Almost all grievers will have some sort of wrestle with accepting the loss of their person. It is a time where you feel a numbness or disbelief toward the idea that they are gone. You find yourself reaching to send them a text and then stop, or you think you should grab one of their favourite items at the store before you remember. It’s not that you’ve forgotten they died, accepting it into your daily life is hard and takes time.
Accepting the death of your person is key as you lean into your grief journey and is a significant milestone. Sometimes we struggle with acceptance because there is fear that this means we are “over it” or that it begins a process of “forgetting.” Acceptance of a person’s death just means that you choose to lean into the fact that they are no longer here, and can begin to take steps in your grief journey. By accepting their death, we can begin the process of remembering and create meaningful moments to honour them.
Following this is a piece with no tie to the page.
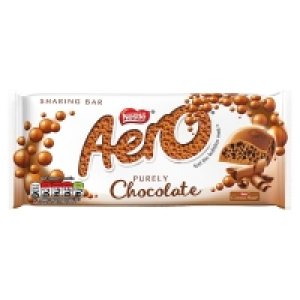 Aero Milk Giant Block 1.00&nbsp;&euro;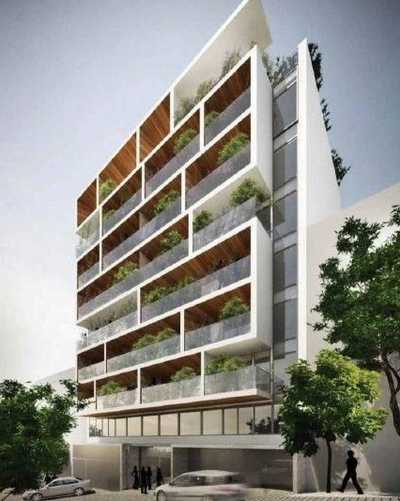 Apartment For Sale in Rio De Janeiro, Brazil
This can be more difficult than it seems and for some, you need time, space and support to get there.
People will try to be helpful and say things like “the first Christmas/Hannukah/Kwanza is the hardest, you just need to get through it.” Or perhaps they are more enlightened and realize that year two can be just as hard, some find it even harder. Neither death nor grief is discretionary, they do not read a calendar or count how many years of holidays you have endured without your person. The early years come with a different weight, that is true, but it can be many years later and you are still finding holidays hard without them.
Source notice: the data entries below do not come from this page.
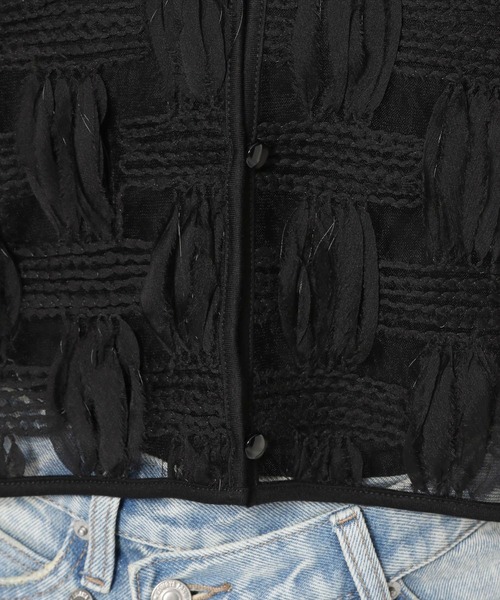 WWII 完成品？　3台　セット ☆希少！フェアレディZ 300ZX☆2by2 Tバールーフ☆Z32☆タイベル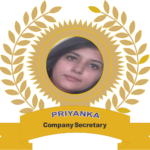 Best cs executive live online classes in India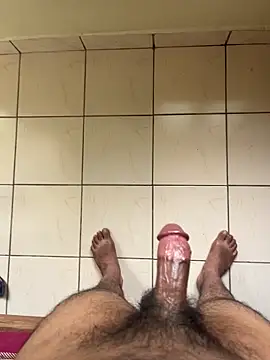 aliahmed98770 online show from 22, 9, 2025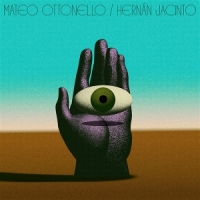 Ottonello, Mateo & Hernan Jaconto Mateo Ottonello-hernan Jaconto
How can we navigate the holidays if we are grieving a loss?
Give yourself a lot of grace and permission. You can say no. No to that party, no to that dinner. You can even say no at the last minute. You can also say yes! If you are feeling like being around people is what is best for you, then go to that gathering. As a griever, you are the expert in your experience and trusting yourself is an important part of your journey.
You can indulge in all the things your person loved, or you can do none of them. I promise you, if you do not hang the star at the top of the tree, nothing will happen. Or if you decide to get out all their favourite things, then realise it’s too much, you can put them away again. Maybe you want to just bring out one or two things that bring warm memories and offer you comfort. All of this is OK, there are no rules.
You can expect that people will not understand, this is one of the hardest parts of grief. Many people mean well, but they do not grasp the depth or breadth of what you are experiencing. If you have a trusted person who is showing up for you, then lean into them. If you do go to that party but want to know that if you have to leave suddenly, they will go with you, make a signal or a code word. They can help you slip out quietly and speak to the host afterward.
Grief in a season when so many things seem to be attached to memories and traditions can feel so heavy. Many grievers find that creating new traditions, in honour of their person, to be helpful. Did the person who was the beloved baker in the family die? Honouring them may look like baking their favourite treats and then giving them to neighbours with a note or a memory of these treats. The possibilities are endless, you can volunteer at a local charity, serve at the local food bank or offer your expertise to someone who needs it. All of these can be ways to make meaning.
If all of this sounds impossible or like you just can’t, know that honouring yourself and your person may look like pulling on your favourite cozy PJs and making a cup of tea. That is also a perfectly reasonable response. Grief is messy, holidays and special events can feel like a handful of wild cards. Listen to your body, listen to your soul and do what is right for you. No one person will experience loss the same way and no one has any right to judge how you are walking through your grief.